╭──
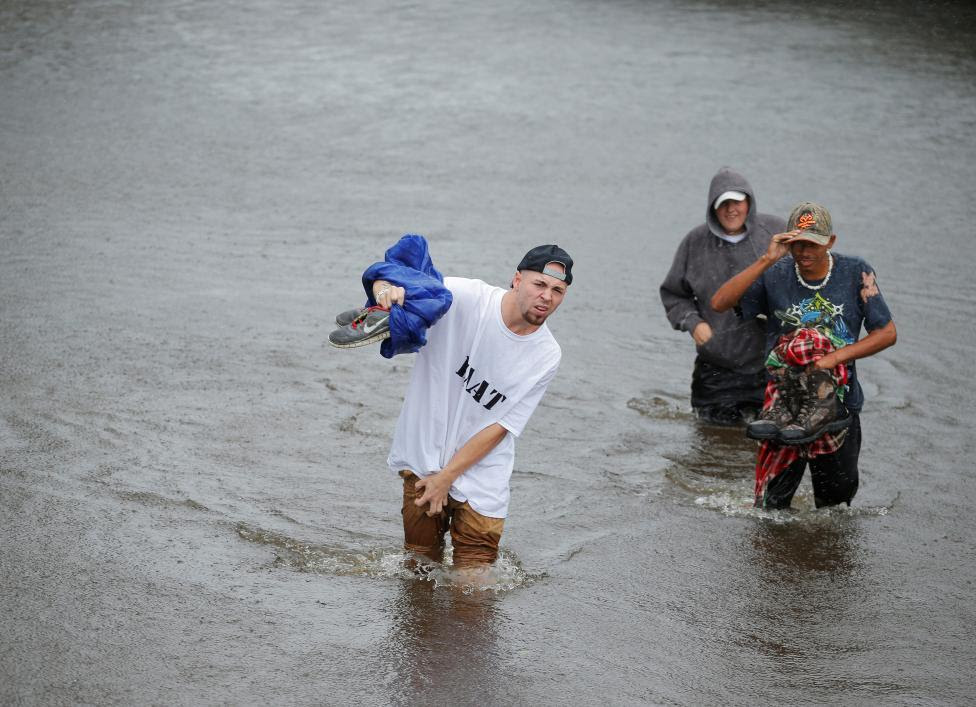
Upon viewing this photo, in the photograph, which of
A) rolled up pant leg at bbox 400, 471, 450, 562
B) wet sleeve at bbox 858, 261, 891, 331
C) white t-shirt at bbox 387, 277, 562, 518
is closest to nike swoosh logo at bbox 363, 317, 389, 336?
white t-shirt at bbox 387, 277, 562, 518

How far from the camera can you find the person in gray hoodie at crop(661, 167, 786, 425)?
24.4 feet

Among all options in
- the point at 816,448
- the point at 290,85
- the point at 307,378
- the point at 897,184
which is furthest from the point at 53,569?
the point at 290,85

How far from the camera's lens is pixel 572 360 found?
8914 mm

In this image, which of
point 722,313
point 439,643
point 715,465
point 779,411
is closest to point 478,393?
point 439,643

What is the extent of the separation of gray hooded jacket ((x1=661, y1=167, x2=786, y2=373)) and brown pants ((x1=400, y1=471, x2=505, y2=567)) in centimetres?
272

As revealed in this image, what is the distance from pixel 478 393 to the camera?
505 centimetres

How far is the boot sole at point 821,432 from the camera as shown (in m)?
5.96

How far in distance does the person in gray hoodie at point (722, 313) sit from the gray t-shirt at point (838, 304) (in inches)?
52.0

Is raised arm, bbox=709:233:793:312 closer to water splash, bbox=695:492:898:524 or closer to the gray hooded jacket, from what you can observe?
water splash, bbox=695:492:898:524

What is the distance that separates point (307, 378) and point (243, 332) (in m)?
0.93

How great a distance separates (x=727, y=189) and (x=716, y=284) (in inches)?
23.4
╰──
╭──
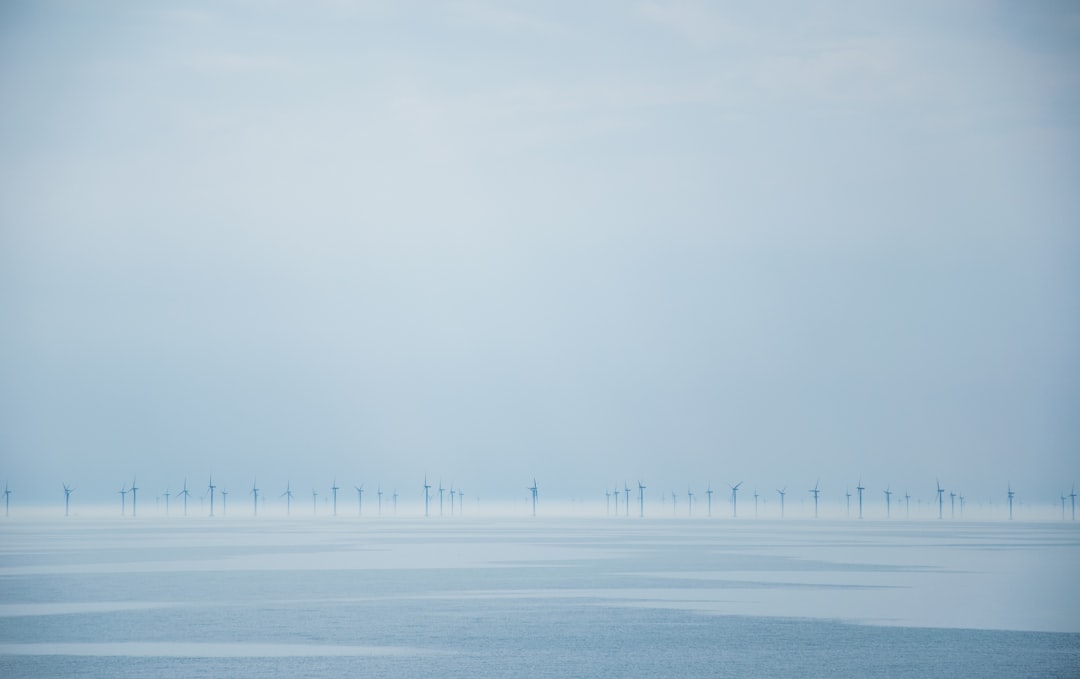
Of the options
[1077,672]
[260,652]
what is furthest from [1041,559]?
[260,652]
╰──
Task requirements: Find every line above that contains the word "which", treating uppercase and lowercase as different, and copy each of those lines.

Task result:
Upon viewing this photo, in the photograph, which of
which is furthest from the point at 53,569?
In this image, which of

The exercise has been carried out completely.